Jung-min Choi

Date of Graduation

Summer 2010


Master of Science in Defense and Strategic Studies


Defense and Strategic Studies

Committee Chair

Kerry Kartchner


North Korea, United States, South Korea, Kim Jong-il, nuclear doctrine, tailored deterrence, military strategy, strategic culture, extended deterrence

Subject Categories

Defense and Security Studies


U.S. deterrence capabilities on the Korean Peninsula function as the main component to ensuring the safety of American allies and preventing a cascade of nuclear proliferation in Northeast Asia.

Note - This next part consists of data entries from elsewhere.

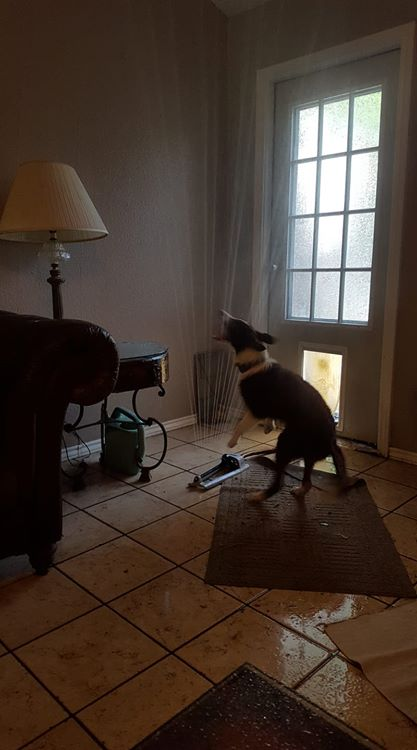dog-sprinkler
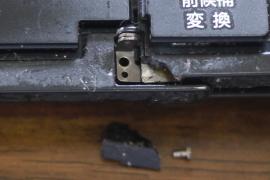 P1060219.JPG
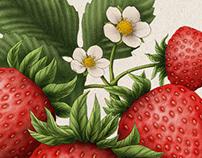 varie frutta
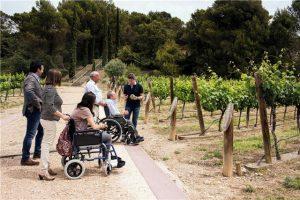 La Ruta del Vino Somontano mejora su accesibilidad.
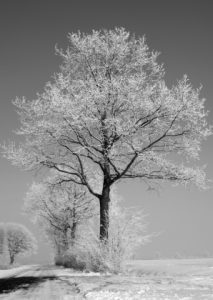 winterboom-landschap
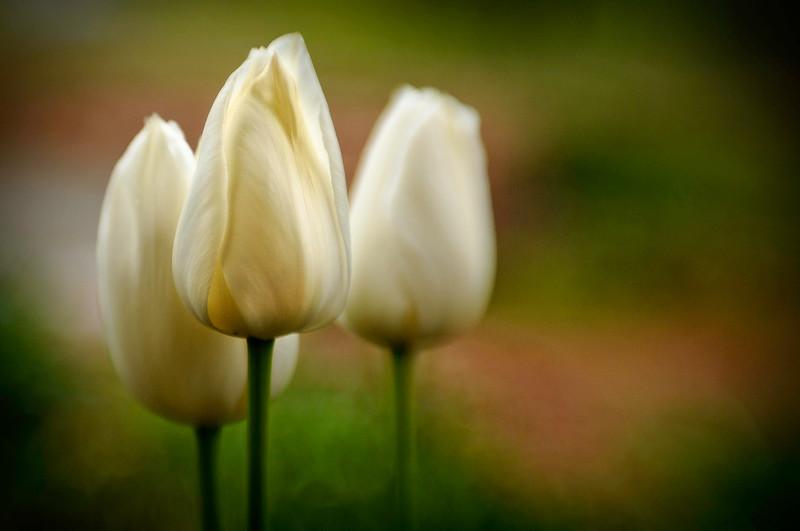 TulipTrinity.jpg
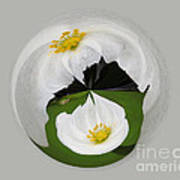 Pond Flower Orb Poster
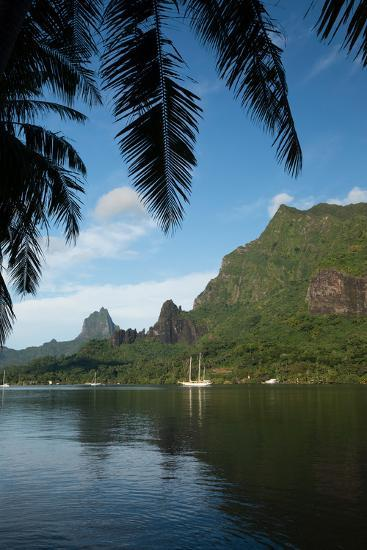 Palm Tree with Boat in the Background, Moorea, Tahiti, French Polynesia--Photographic Print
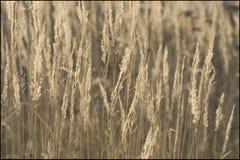 Hierba del otoño Fotografía de archivo libre de regalías
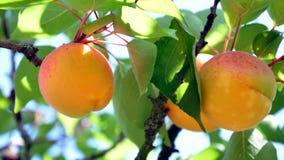 Abricots sur l'arbre Photo stock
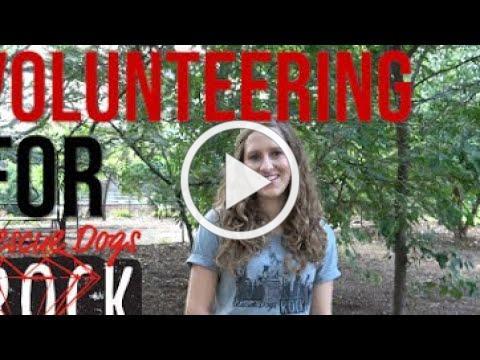 Meet Kelsey - Rescue Dogs Rock NYC Volunteer Coordinator
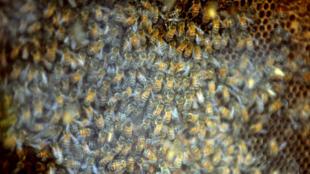 Les néonicotinoïdes sont accusés d'être notamment responsables du déclin des abeilles.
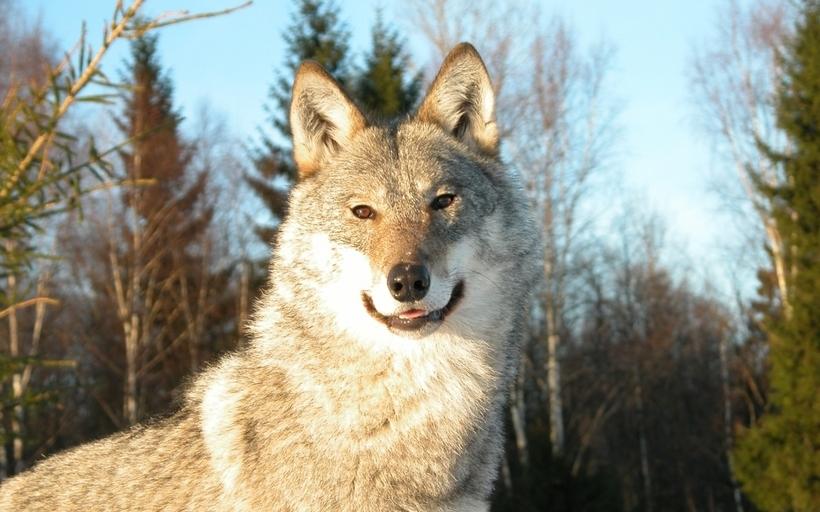 30 лет без человека: торжество дикой природы в зоне отчуждения Чернобыльской АЭС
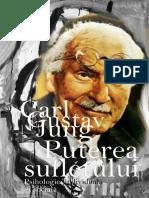 Carl Gustav Jung, Puterea Sufletului - Psihologie Individuala Si Sociala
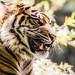 Young and Bold (Paul E.M.) Tags: tiger sumatran endangered sdzoosafaripark stripes cat feline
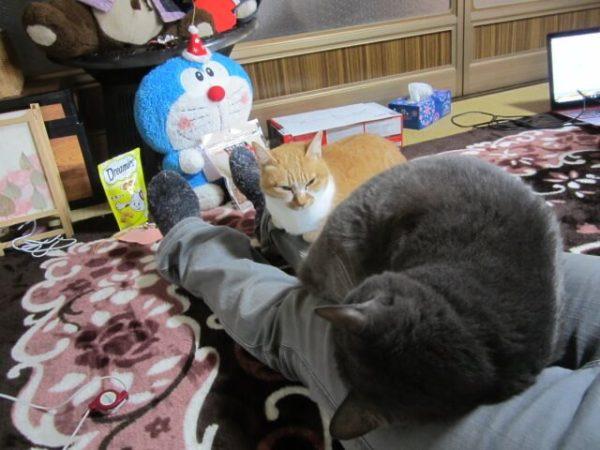 猫との生活で困ること、身動きがとれない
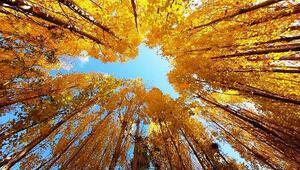 Sonbahar Bitliste farklı güzellikler ortaya çıkardı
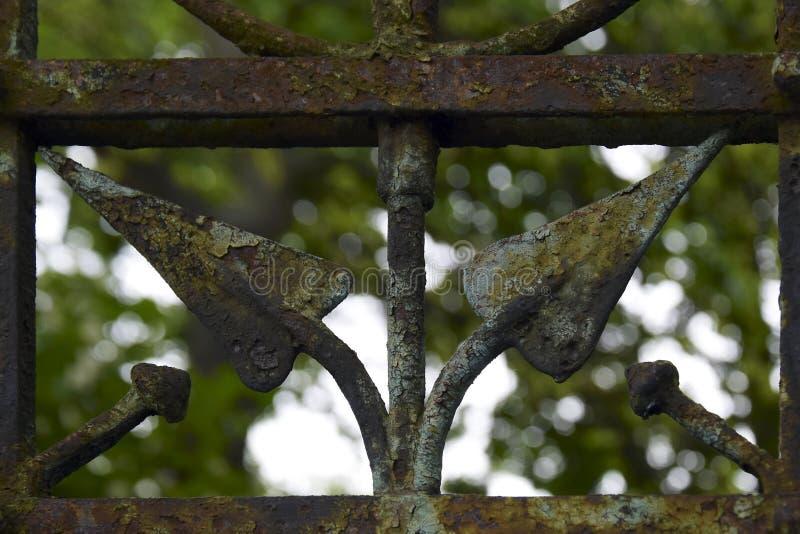 Fragment d'un vieux trellis en fer forgé dans la perspective de végétation verte image stock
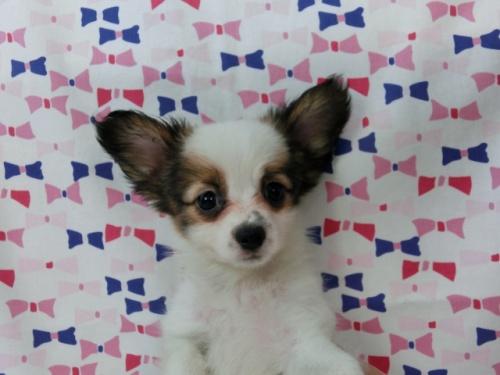 パピヨンの子犬(ID:1244711487)の3枚目の写真/更新日:2017-07-17
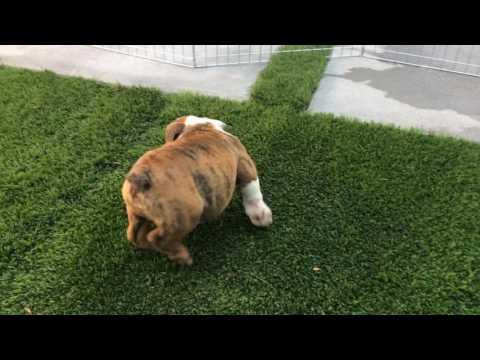 AKC Red Brindle Bulldog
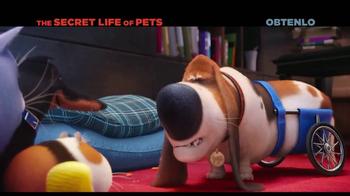 The Secret Life of Pets Home Entertainment TV Spot [Spanish] - Thumbnail 6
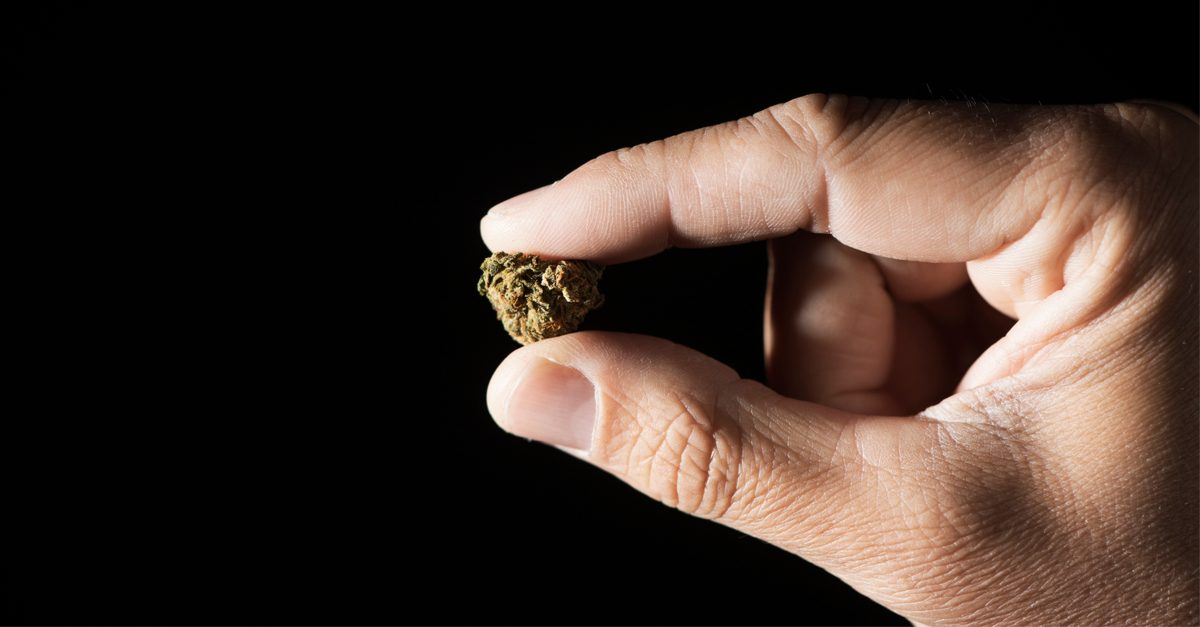 health of cannabis consumers represented by hand holding nug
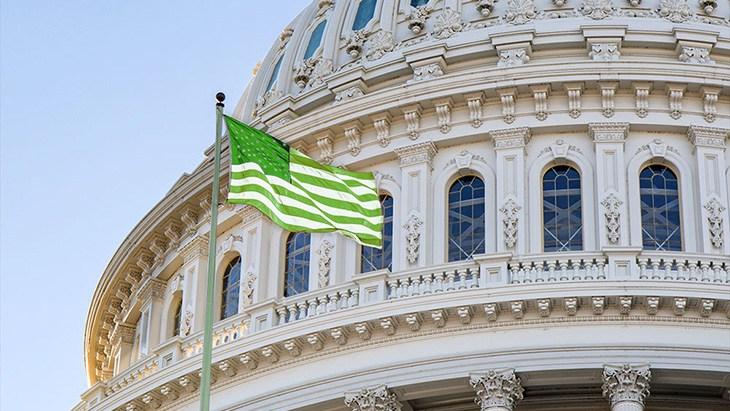 Weedclique us capitol green flag Weekly Legislative Roundup 1/29/21 - NORML
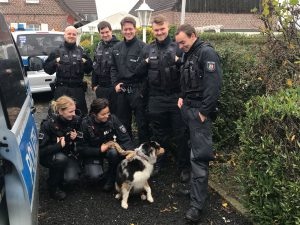 Stromschlag am Weidezaun: Polizisten bringen ausgebüxten Hund zurück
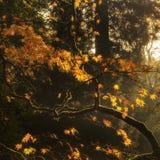 Belle foglie di autunno dorate con il backlighting luminoso dal sole Fotografie Stock Libere da Diritti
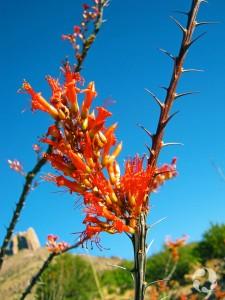Un buisson épineux en fleurs dans le désert de l'Arizona.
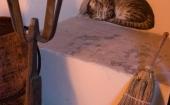 particolare-gatto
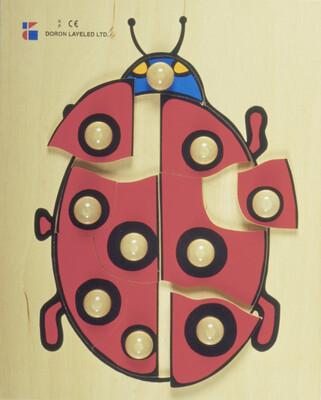 פזל כפתור עץ חיפושית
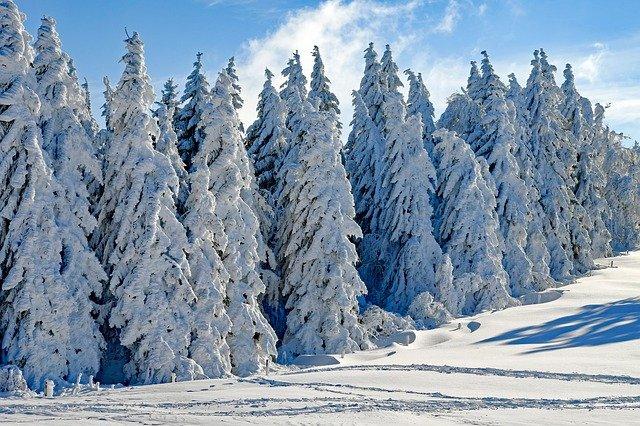 Imagen de un paisaje nevado.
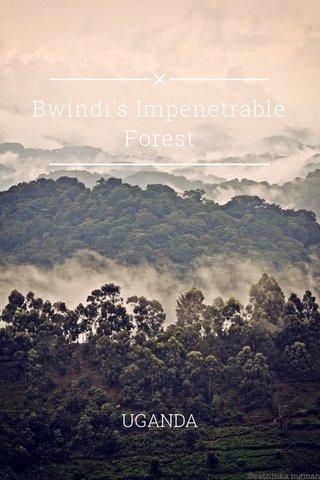 Bwindi's Impenetrable Forest UGANDA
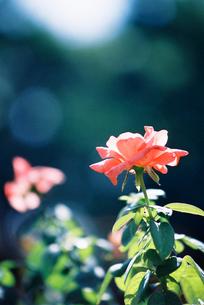 ピンクのバラ FYI00115870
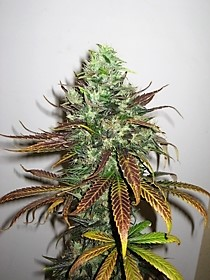 Buy seeds for the strain Kush Northern Lights here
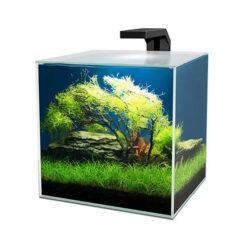 Cube 15 Clear fiskabúr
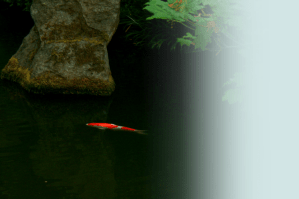 Koi fish in pond.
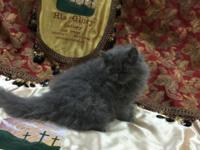 Beautiful 11 week old Blue Persian male kitten CPC who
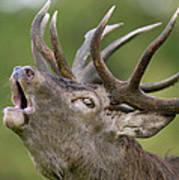 Red Deer Cervus Elaphus Stag Bugling Art Print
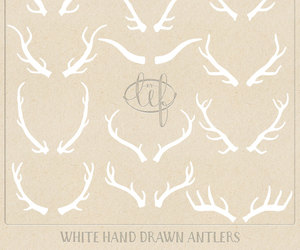 antlers, clipart, and graphic design image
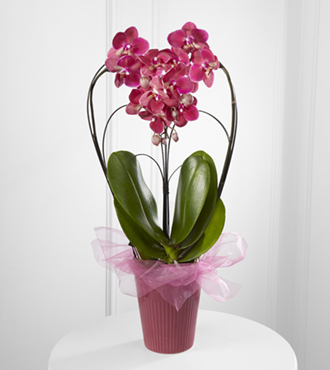 Timeless Romance Valentine's Day Orchid Plant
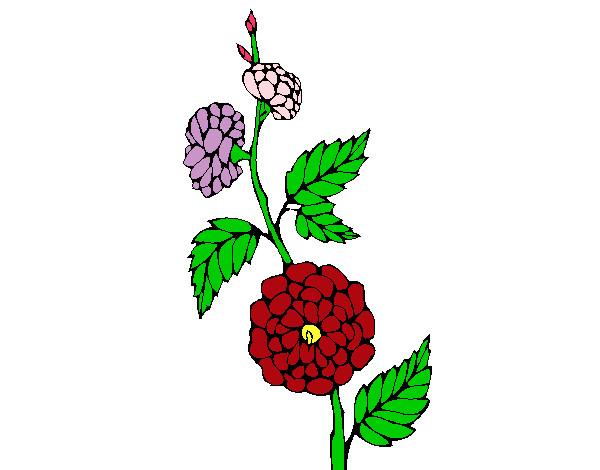 Dibujo De Rama Con Flores Pintado Por Alcatonito En Dibujosnet El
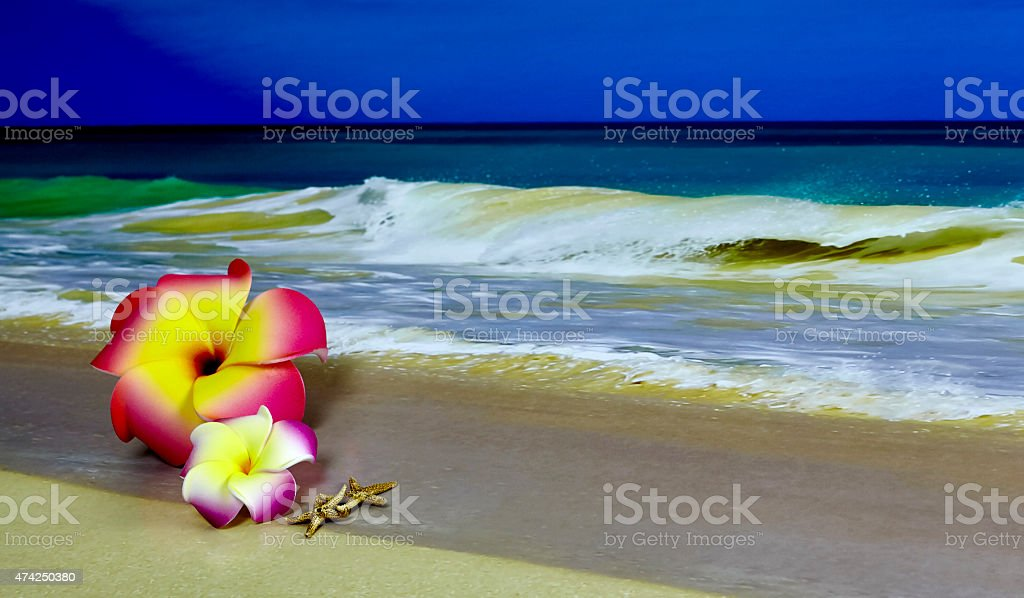 Pink and Yellow Plumerias on the Beach with Starfish stock photo
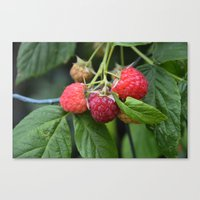 Raspberries Canvas Print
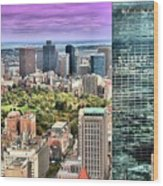 Boston From Above Wood Print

However, since North Korea's 2006 nuclear test, the American security commitment on the Korean Peninsula and in Northeast Asia has been challenged. This thesis argues that "credible deterrence” is vital to maintaining a U.S. security commitment in the region and that to keep U.S. deterrence credible, U.S. deterrence capabilities need to be tailored to the changing security environment. It proposes an approach to tailoring U.S. deterrence toward a specific actor, North Korea, based on the notion of "knowing your enemy and yourself.” It also outlines a methodology for U.S. tailored deterrence using a doctrinal and cultural analysis approach of North Korea's nuclear doctrine. By understanding the unique values, norms, and perceptions of the Pyongyang regime and its nuclear doctrine, the U.S. may be able to predict the regime's strategic choices and tailor its deterrence capabilities toward North Korea, which would allow the U.S. to maintain credibility on the Korean Peninsula and in Northeast Asia.